Coefficient value greater than 1

Hello,

I am having results from running Maaslin2 and one feature reports a coefficient of 1.26. Is this normal? It seems weird.

Thank you,
Giorgio

Hi Giorgio - one quick way to verify this would be to look at the corresponding scatter/box plot and see if this effect size translates to the strong association your are seeing.

Hi Himel,

Thank you for your answer. So you are telling that it is possible to have a value greater/smaller than +/- 1 and it is only a matter of verifying the strength. Should maximum strength max out at |1| ?

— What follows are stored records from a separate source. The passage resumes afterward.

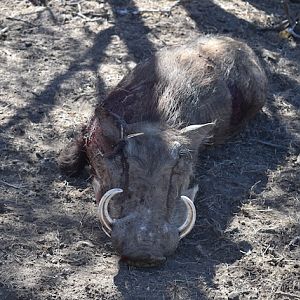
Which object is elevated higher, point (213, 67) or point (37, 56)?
point (213, 67)

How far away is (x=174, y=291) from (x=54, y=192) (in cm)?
120

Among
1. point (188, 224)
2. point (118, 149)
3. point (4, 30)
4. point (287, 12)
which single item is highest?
point (118, 149)

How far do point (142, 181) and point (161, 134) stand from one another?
0.46 meters

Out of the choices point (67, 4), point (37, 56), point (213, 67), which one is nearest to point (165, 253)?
point (213, 67)

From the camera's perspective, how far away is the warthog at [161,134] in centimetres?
421

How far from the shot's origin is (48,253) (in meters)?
4.23

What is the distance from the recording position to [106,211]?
424 centimetres

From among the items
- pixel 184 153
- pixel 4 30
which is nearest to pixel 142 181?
pixel 184 153

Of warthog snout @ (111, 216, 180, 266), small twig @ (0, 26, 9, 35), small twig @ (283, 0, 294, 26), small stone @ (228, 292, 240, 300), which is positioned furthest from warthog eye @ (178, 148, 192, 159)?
small twig @ (283, 0, 294, 26)

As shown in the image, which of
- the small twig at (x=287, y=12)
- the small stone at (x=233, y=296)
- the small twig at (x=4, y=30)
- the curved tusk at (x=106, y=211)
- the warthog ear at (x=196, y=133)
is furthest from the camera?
the small twig at (x=287, y=12)

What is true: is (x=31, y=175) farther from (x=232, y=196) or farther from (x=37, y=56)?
(x=37, y=56)

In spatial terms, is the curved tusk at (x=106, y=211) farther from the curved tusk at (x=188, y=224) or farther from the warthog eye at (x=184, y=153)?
the warthog eye at (x=184, y=153)

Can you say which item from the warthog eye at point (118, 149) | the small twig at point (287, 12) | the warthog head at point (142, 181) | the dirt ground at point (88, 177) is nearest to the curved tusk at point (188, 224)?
the warthog head at point (142, 181)

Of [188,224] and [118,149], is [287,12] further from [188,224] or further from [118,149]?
[188,224]
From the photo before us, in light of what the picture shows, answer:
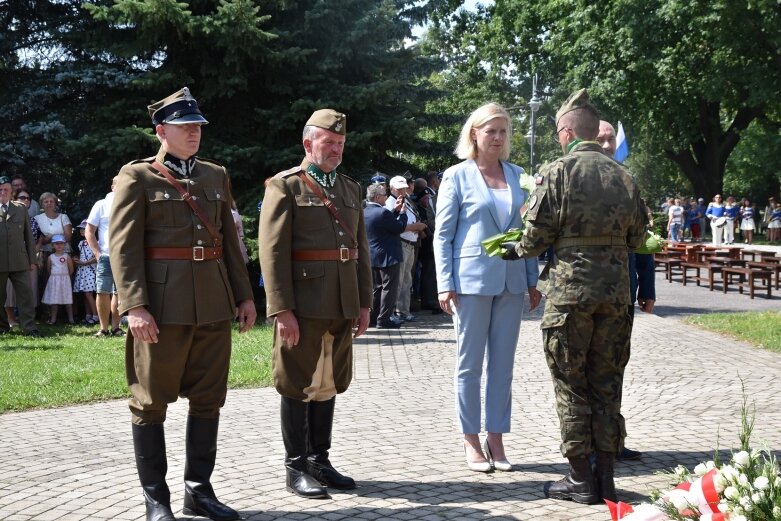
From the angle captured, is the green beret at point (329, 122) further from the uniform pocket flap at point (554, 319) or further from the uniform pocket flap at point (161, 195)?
the uniform pocket flap at point (554, 319)

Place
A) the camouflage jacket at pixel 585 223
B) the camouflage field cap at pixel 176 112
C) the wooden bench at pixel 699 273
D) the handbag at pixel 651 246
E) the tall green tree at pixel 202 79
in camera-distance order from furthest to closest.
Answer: the wooden bench at pixel 699 273
the tall green tree at pixel 202 79
the handbag at pixel 651 246
the camouflage jacket at pixel 585 223
the camouflage field cap at pixel 176 112

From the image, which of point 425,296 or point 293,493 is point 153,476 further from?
point 425,296

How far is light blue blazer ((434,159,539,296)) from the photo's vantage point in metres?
5.79

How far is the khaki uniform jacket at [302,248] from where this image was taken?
525 centimetres

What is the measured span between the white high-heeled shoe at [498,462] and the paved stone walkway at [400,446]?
0.07 m

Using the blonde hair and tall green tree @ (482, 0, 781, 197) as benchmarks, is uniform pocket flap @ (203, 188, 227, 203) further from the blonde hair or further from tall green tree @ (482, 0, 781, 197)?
tall green tree @ (482, 0, 781, 197)

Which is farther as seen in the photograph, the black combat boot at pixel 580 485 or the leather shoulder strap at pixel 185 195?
the black combat boot at pixel 580 485

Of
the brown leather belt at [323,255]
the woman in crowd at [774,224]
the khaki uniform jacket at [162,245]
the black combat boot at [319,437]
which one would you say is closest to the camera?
the khaki uniform jacket at [162,245]

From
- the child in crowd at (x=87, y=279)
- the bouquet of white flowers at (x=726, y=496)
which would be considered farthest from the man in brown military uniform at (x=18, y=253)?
the bouquet of white flowers at (x=726, y=496)

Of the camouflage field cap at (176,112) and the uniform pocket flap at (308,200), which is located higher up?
the camouflage field cap at (176,112)

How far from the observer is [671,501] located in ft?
11.7

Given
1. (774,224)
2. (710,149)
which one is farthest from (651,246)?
(774,224)

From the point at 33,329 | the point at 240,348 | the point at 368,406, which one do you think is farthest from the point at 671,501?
the point at 33,329

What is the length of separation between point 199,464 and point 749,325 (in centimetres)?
990
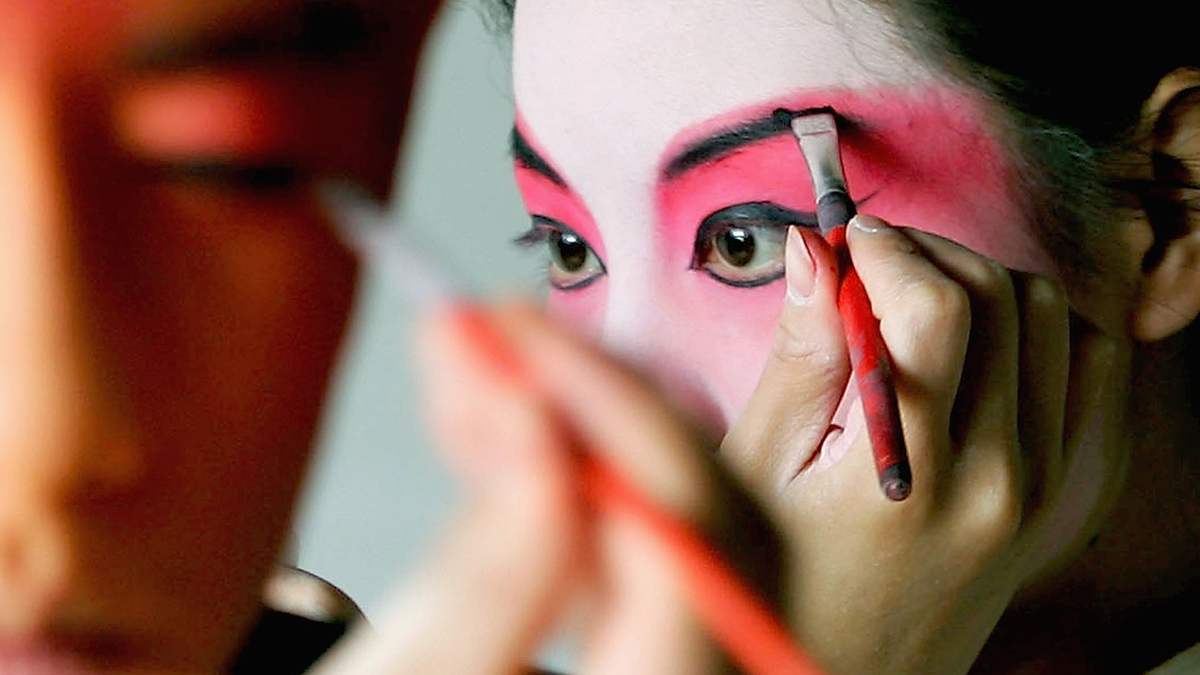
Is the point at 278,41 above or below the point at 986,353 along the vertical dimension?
above

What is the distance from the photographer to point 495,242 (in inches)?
13.0

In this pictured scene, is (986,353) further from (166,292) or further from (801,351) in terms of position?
(166,292)

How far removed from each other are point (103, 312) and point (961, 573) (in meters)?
0.32

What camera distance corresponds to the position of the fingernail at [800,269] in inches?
15.6

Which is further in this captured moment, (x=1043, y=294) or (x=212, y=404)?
(x=1043, y=294)

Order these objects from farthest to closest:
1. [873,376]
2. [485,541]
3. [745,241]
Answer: [745,241] < [873,376] < [485,541]

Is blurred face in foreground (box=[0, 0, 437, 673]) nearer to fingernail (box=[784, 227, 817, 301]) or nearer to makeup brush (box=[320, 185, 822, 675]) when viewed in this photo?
makeup brush (box=[320, 185, 822, 675])

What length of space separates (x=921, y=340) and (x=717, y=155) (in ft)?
0.33

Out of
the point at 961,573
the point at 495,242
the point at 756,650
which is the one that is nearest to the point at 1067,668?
the point at 961,573

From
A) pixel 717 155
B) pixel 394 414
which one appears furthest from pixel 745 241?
pixel 394 414

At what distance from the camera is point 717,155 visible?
0.44 metres

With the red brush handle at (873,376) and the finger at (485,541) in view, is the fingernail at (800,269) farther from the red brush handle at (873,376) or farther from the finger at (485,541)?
the finger at (485,541)

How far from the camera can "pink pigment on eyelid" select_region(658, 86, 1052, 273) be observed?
1.45ft

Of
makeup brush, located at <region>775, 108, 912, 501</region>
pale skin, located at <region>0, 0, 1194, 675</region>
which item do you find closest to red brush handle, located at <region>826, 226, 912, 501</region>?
makeup brush, located at <region>775, 108, 912, 501</region>
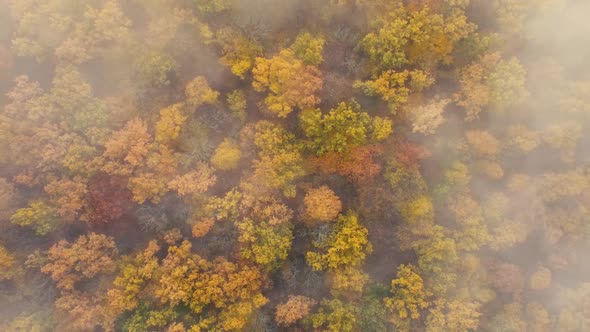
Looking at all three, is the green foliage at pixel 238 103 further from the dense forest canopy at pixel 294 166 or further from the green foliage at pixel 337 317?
the green foliage at pixel 337 317

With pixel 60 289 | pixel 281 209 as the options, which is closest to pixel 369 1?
pixel 281 209

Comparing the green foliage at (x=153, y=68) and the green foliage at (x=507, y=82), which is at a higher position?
the green foliage at (x=507, y=82)

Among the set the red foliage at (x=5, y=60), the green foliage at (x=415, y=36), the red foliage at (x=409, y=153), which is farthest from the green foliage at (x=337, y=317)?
the red foliage at (x=5, y=60)

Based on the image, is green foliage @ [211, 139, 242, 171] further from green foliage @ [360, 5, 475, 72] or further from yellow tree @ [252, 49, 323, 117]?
green foliage @ [360, 5, 475, 72]

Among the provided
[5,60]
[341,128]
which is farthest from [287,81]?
[5,60]

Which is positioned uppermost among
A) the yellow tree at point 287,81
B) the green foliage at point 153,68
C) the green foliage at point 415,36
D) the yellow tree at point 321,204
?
the green foliage at point 415,36

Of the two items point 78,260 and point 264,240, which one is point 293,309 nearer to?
point 264,240
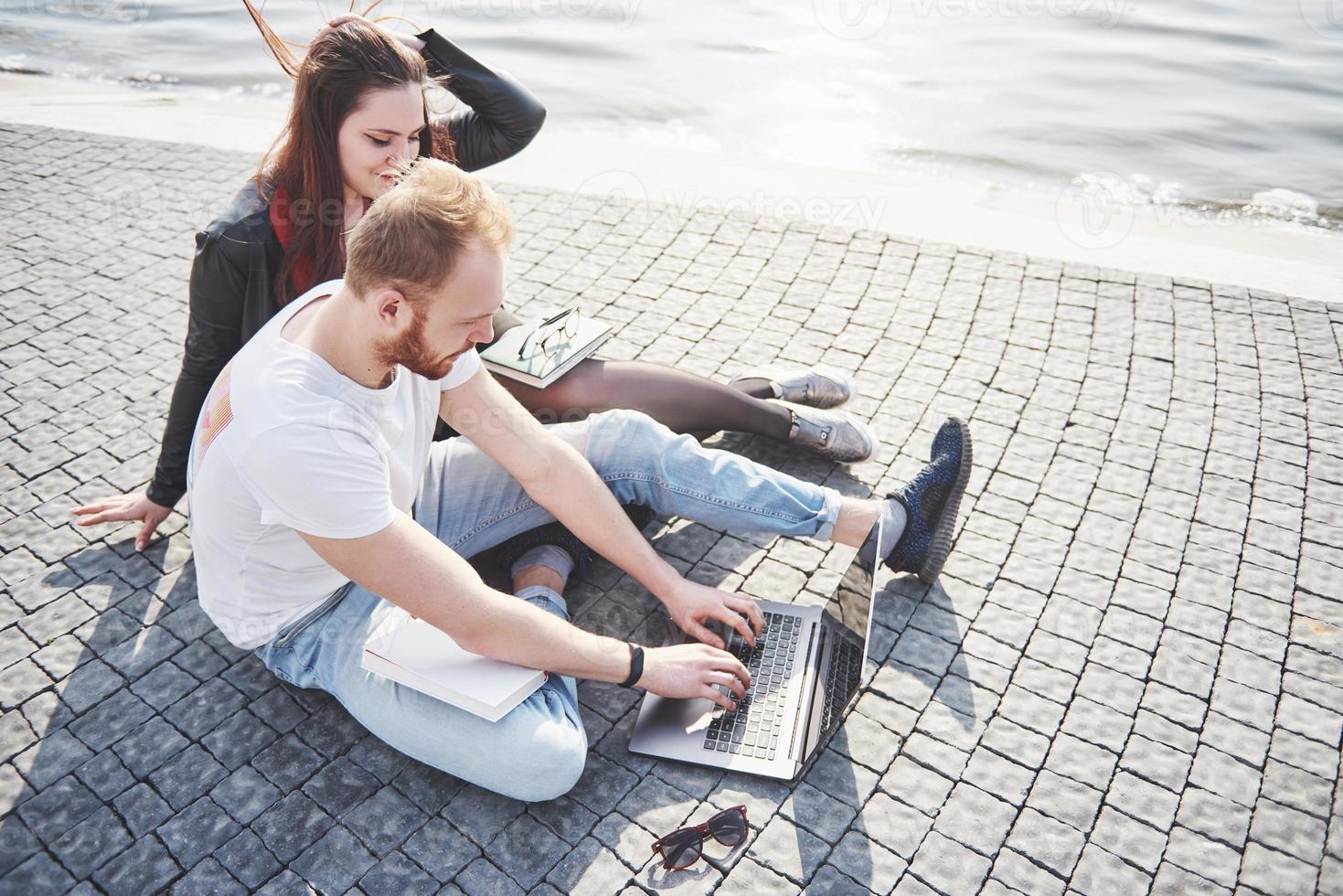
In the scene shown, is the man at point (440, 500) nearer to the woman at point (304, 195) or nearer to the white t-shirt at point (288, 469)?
the white t-shirt at point (288, 469)

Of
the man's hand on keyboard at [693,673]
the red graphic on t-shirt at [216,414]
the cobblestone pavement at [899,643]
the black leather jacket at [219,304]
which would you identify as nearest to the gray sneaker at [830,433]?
the cobblestone pavement at [899,643]

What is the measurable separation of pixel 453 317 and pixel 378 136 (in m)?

Hi @Giorgio_Casaburi - if you standardize (z-score) the metadata (which is only done for continuous variables when prompted), you will indeed get standardized beta coefficients ranging between -1 and 1. Otherwise, you can get coefficients greater than 1.

1 Like

Sir @himel.mallick , I also have faced the same thing as I run with everything default. Can you please tell me what is the minimum co-efficient I should consider to call the features as differentially abundant? Or, should I consider all the features in the significant_results.tsv file?

Thanks,
DC7

Hi,

I have a follow-up question on this topic. I have recently run Maaslin2 version 1.12.0 looking at group differences (so the sole predictor in my model is a binary categorical variable). I have included the parameter standardize=TRUE, but I am still getting coefficients larger than 1 (range = -0.03 to 1.57). Is that expected behavior?

Thanks so much!
Fran

Standardizing continuous metadata puts the regression coefficients in units of standard deviations instead of the variable’s units. For instance, if you used height in meters as a covariate, the units for a coefficient in the Maaslin2 outputs would be “log rel abundance units / meter”. If you re-ran the analysis with height in centimeters, the coefficients would all be smaller by a factor of 100. But if you standardized height, the units will be “log rel abundance units / standard deviation of height” and you’ll get the same coefficient values regardless of whether you use meters or centimeters.

With the default log transform, there’s no guarantee that the coefficients will fall in a set (-1, 1) range. I think Himel’s original comment to that effect was in the context of raw relative abundance proportions, which will have a restricted range since you can’t get a bigger effect than 0% → 100%.